> [Dataset entries]
— begin —
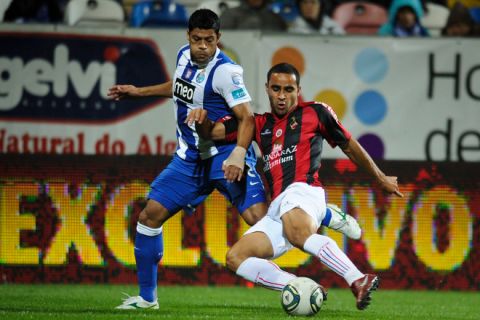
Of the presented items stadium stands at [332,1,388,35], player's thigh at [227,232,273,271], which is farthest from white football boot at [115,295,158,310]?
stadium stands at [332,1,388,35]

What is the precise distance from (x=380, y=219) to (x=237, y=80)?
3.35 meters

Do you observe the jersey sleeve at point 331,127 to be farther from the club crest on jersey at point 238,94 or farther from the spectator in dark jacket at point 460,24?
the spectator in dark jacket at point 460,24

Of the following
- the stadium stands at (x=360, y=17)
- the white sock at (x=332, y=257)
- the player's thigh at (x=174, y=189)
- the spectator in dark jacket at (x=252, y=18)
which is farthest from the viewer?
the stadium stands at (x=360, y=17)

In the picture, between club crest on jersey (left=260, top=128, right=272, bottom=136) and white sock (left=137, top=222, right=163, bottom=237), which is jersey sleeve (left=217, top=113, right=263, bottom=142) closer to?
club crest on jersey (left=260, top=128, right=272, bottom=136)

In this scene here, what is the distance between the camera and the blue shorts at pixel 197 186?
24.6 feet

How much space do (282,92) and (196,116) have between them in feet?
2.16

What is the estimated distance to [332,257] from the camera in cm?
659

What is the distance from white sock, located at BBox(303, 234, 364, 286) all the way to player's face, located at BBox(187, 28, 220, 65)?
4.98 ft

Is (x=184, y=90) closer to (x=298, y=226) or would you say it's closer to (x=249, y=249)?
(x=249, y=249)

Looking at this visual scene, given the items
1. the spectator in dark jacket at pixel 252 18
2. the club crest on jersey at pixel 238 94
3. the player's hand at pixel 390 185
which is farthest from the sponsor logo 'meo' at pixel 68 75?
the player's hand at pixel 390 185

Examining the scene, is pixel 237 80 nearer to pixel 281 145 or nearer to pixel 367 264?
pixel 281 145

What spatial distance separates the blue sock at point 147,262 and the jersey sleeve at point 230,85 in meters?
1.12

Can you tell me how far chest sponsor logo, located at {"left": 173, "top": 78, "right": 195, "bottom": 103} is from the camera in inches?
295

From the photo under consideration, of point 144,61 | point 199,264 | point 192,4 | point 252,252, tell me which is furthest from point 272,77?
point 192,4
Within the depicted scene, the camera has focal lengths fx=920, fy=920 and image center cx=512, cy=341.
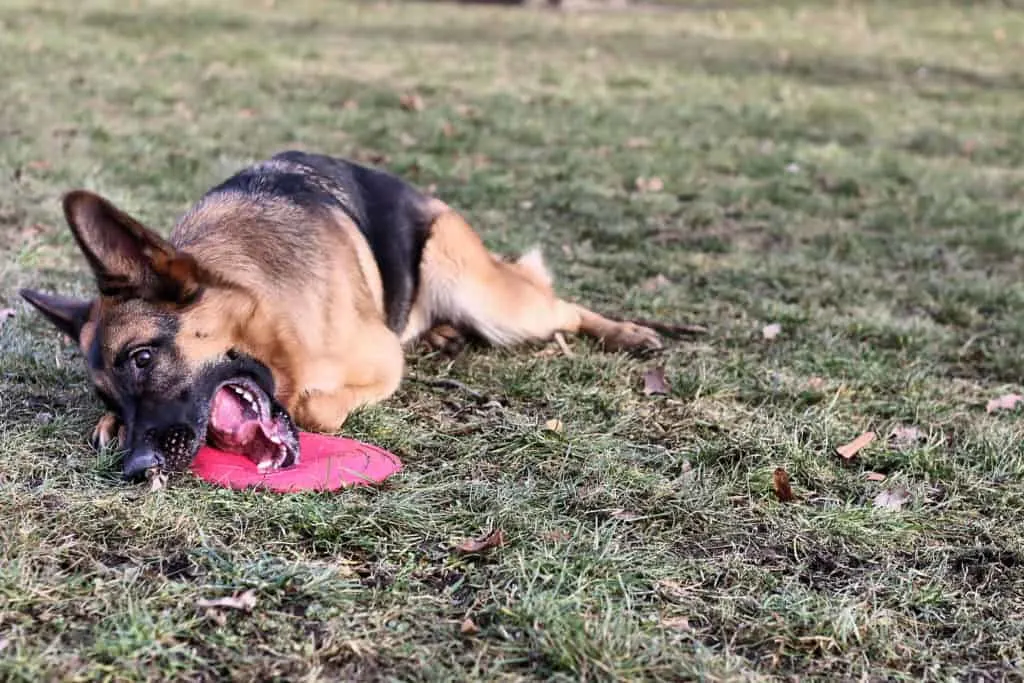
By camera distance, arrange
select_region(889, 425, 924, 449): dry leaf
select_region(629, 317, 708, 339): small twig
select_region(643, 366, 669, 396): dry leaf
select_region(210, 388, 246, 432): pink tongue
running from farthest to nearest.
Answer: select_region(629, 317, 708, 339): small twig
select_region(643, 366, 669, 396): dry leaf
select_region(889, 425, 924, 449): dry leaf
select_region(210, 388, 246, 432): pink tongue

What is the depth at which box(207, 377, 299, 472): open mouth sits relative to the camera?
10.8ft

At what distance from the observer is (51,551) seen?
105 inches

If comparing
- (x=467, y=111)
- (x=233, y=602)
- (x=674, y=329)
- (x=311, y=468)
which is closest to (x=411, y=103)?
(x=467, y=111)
— end —
— begin —
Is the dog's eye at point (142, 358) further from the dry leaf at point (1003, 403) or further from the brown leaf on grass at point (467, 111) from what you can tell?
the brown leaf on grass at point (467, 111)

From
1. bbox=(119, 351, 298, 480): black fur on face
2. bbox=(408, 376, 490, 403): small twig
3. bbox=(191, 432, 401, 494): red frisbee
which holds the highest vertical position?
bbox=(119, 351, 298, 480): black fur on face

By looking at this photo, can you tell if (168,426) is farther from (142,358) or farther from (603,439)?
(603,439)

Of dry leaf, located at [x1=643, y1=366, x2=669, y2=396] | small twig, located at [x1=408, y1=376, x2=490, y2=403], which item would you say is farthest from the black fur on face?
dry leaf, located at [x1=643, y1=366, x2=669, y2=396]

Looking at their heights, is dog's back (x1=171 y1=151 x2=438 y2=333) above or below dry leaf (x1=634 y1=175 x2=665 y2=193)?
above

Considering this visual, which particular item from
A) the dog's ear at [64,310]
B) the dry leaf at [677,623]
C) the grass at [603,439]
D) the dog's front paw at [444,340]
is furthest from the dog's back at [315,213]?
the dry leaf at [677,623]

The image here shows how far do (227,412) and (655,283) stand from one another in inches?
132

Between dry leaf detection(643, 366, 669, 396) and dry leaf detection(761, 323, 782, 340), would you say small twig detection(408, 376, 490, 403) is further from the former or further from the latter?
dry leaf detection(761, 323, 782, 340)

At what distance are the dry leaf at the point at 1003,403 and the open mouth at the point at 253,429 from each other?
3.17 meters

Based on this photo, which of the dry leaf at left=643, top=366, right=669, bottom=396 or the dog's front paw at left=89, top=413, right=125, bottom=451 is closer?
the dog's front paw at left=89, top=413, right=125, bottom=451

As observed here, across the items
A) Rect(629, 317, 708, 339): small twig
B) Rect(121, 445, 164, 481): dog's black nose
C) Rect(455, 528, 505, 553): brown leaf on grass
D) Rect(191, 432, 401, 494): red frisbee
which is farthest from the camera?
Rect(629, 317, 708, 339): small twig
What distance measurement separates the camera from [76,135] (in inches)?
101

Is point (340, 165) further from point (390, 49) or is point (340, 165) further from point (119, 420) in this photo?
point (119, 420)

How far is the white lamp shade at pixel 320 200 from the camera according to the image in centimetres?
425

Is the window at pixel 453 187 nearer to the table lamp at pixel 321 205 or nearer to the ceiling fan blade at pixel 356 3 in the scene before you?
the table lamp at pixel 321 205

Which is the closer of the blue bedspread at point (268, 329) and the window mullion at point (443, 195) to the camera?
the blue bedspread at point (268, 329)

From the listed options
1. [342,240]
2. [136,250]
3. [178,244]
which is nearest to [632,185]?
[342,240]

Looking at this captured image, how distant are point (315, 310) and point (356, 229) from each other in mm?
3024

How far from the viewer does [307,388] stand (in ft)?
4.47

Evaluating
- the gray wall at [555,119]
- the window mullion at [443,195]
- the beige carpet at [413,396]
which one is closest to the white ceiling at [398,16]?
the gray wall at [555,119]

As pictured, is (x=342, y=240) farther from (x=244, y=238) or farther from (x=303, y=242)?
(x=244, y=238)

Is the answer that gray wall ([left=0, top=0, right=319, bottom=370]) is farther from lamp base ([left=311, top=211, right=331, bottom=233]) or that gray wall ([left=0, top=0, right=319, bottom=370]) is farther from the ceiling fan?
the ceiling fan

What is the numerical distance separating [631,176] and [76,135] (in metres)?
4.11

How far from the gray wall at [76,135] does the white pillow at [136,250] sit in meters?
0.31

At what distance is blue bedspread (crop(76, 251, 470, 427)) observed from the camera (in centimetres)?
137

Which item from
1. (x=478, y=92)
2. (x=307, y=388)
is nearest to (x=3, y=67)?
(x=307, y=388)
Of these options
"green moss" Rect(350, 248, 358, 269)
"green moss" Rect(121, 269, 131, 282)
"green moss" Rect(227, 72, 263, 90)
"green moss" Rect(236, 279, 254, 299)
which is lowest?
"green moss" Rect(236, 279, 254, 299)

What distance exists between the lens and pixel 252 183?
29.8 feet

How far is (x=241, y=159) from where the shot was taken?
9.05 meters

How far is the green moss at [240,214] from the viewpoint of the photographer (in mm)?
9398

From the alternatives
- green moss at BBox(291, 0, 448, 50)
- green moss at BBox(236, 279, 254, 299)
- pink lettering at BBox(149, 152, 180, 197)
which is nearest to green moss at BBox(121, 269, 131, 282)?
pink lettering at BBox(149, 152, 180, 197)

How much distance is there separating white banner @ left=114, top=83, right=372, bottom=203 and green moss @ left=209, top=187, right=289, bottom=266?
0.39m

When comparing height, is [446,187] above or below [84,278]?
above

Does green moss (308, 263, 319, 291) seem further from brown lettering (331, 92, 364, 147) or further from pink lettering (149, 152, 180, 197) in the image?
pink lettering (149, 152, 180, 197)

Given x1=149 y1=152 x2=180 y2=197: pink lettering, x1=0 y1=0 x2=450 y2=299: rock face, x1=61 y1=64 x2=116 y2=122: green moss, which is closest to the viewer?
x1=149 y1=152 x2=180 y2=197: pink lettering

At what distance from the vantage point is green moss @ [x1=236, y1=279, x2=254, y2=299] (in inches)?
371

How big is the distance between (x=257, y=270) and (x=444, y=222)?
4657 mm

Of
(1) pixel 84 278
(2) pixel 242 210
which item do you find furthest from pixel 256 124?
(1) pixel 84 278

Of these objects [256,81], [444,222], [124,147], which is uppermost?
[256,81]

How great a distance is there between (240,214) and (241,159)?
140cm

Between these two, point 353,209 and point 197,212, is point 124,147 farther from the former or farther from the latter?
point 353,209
— end —
> [TASK OBJECTIVE]
Which lines in the rows above contain the string "observed"? Extract each of them in full.

> [ANSWER TO THE EXERCISE]
As observed here, across the items
At what distance is blue bedspread (crop(76, 251, 470, 427)) observed from the camera (in centimetres)?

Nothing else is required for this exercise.